Another strategy is needed. It’s time to build a workers movement that uses its potential disruptive power to make demands on the shopfloor that cannot be avoided. Getting tied up in the bureaucratic union elections and collective bargaining has delivered us defeat after defeat for half a century.

Continuing to use the normal politics of the constitutional system won’t deliver the urgent change we need. Only the organized disruptive working class has ever extracted concessions at the risk of changing the system altogether.

To get there, we need to change how we think about the Constitution. Rather than a system that makes change possible it’s time to see it as a set of rules designed by propertied elites to prevent change that serves the working class.
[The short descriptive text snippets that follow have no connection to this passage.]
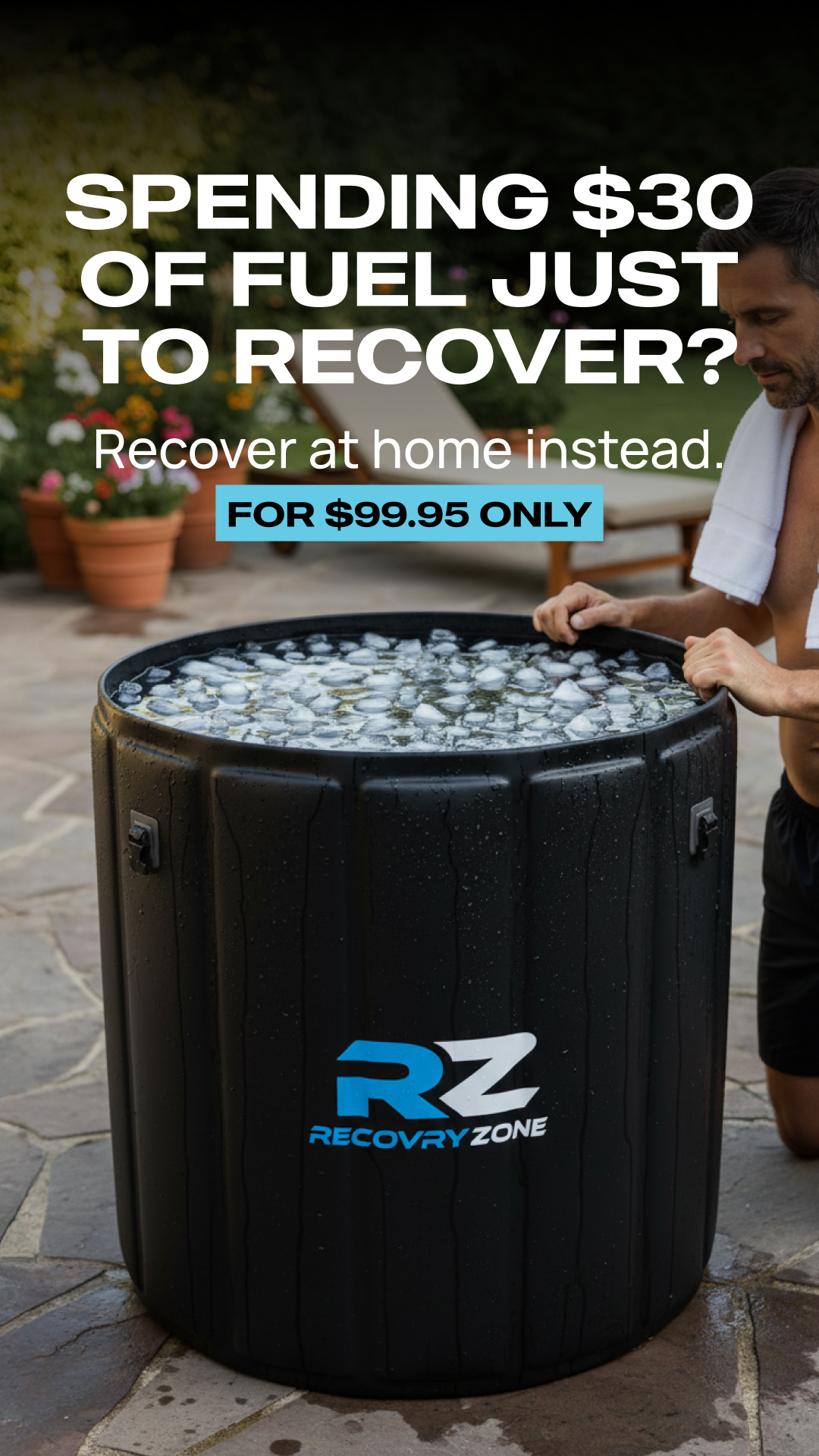 Recovry Zone Facebook ad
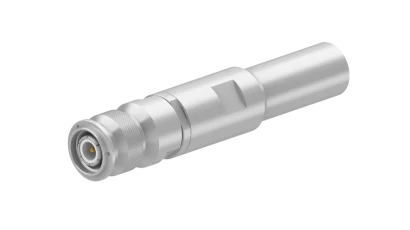 COAXIAL CONNECTOR, TNC, 50 Ohm, Straight cable plug (male)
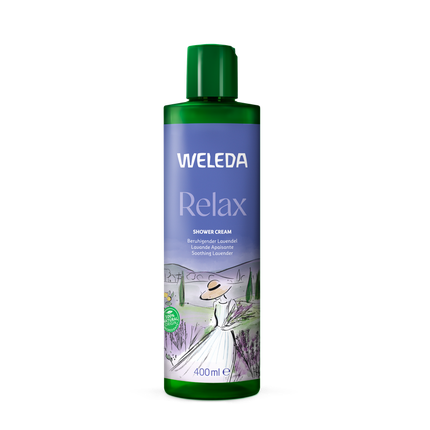 Relax Shower Cream Lavender 400Ml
Once we do that we can stop playing by their rules and finally change things for the better.

Robert Ovetz, who will be a regular contributor to The Chief, is the author of the forthcoming “We the Elites: Why the US Constitution Serves the Few” (Pluto, 2022), a working-class view of the U.S. Constitution. This is his first column. 

Ovetz is an untenured senior lecturer in the Political Science Department at San Jose State University, where he teaches courses on U.S. and global politics, labor, nonprofits and organizing. His first two books were about the U.S. and global labor movements. 

He is a lifetime organizer who attempted to start two unions as a college student in Texas. Until recently he chaired his union’s local chapter organizing committee and trained stewards (called reps) during the local’s last contract campaign. He also does worker organizing trainings, most recently during June’s Labor Notes conference in Chicago.